ENTRIES SUPPLIED:
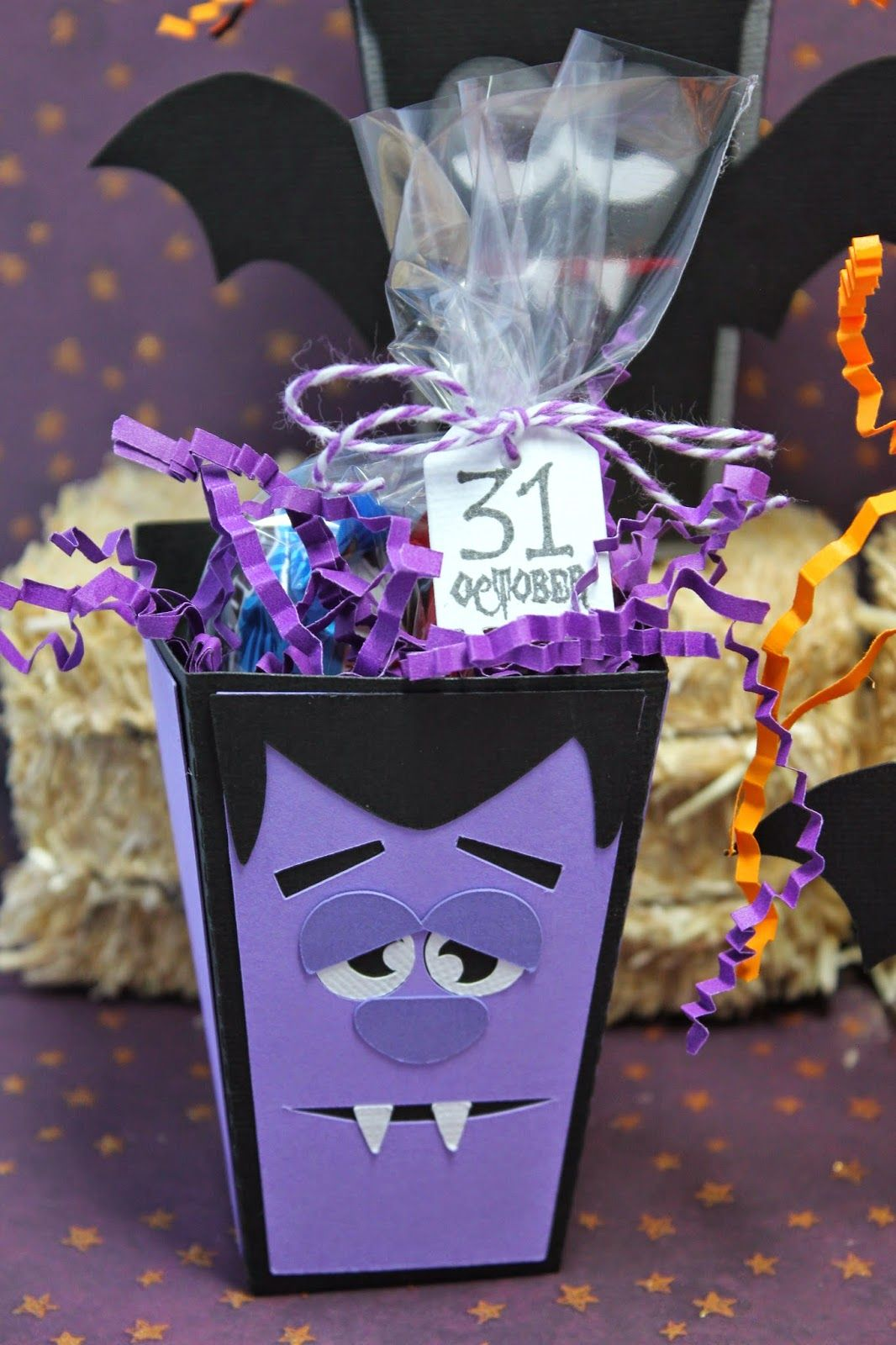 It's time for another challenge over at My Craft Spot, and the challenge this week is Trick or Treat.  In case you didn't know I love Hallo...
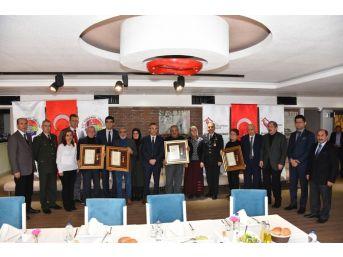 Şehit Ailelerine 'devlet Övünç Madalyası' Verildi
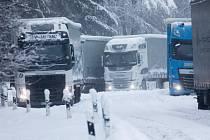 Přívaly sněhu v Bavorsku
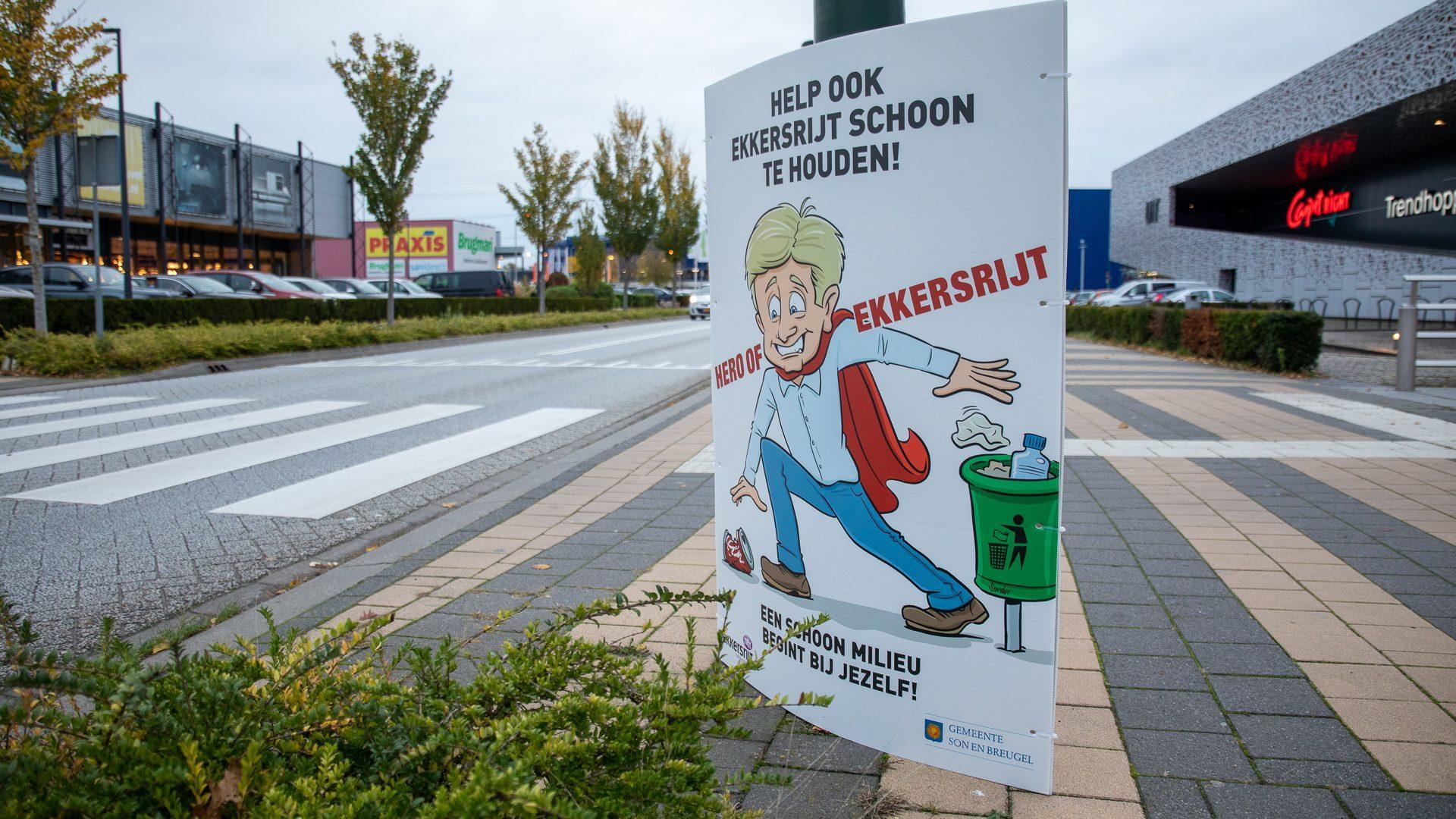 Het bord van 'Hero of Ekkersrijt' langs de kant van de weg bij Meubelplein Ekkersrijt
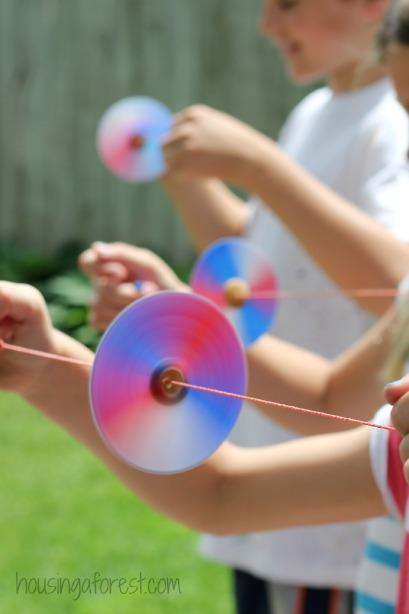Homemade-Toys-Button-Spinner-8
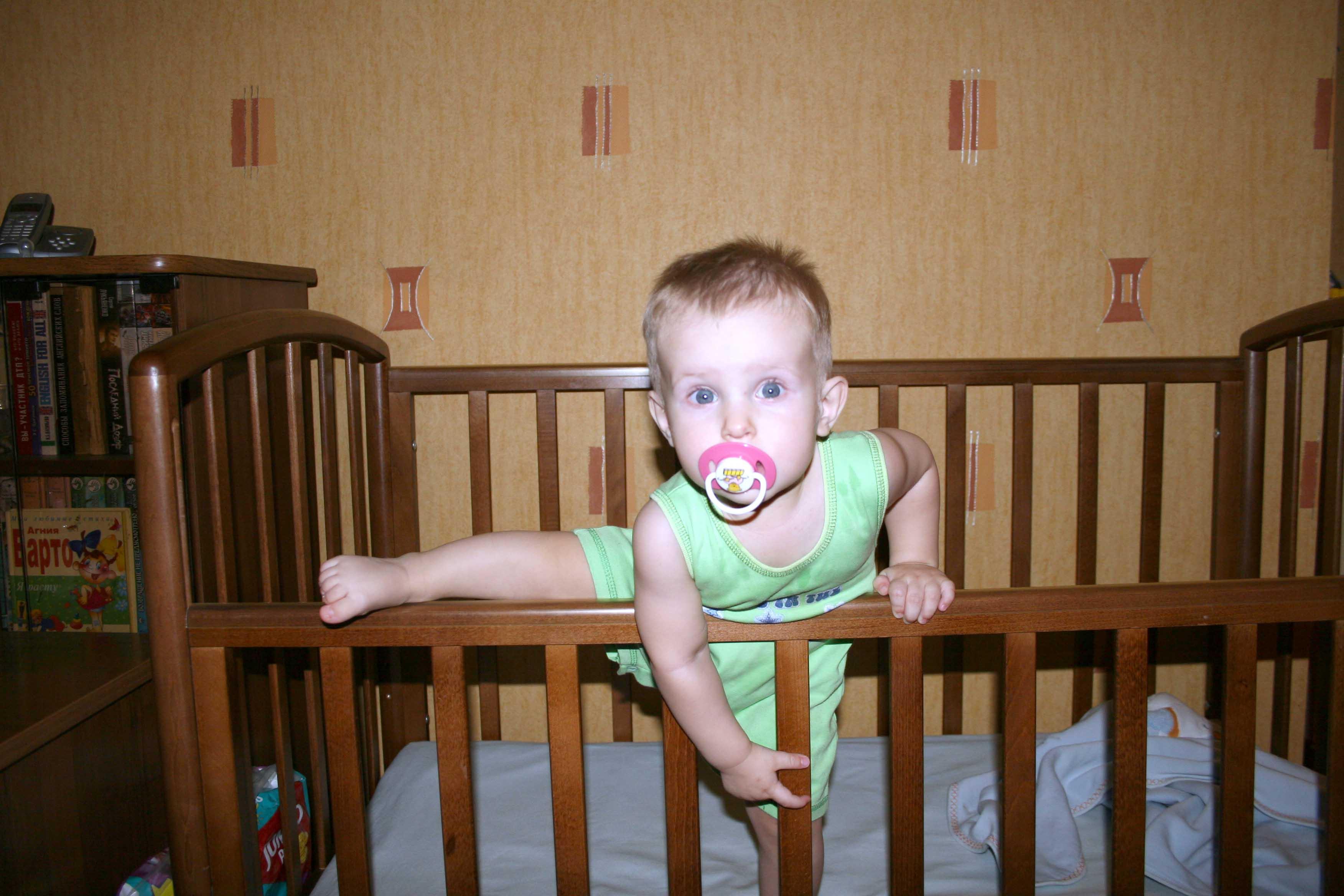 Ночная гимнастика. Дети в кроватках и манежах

ASSIGNMENT:
Transcribe the data exactly and leave no picture in the copy.

RESULT FOR THIS EXERCISE:
 It's time for another challenge over at My Craft Spot, and the challenge this week is Trick or Treat.  In case you didn't know I love Hallo...
 Şehit Ailelerine 'devlet Övünç Madalyası' Verildi
 Přívaly sněhu v Bavorsku
 Het bord van 'Hero of Ekkersrijt' langs de kant van de weg bij Meubelplein Ekkersrijt
Homemade-Toys-Button-Spinner-8
 Ночная гимнастика. Дети в кроватках и манежах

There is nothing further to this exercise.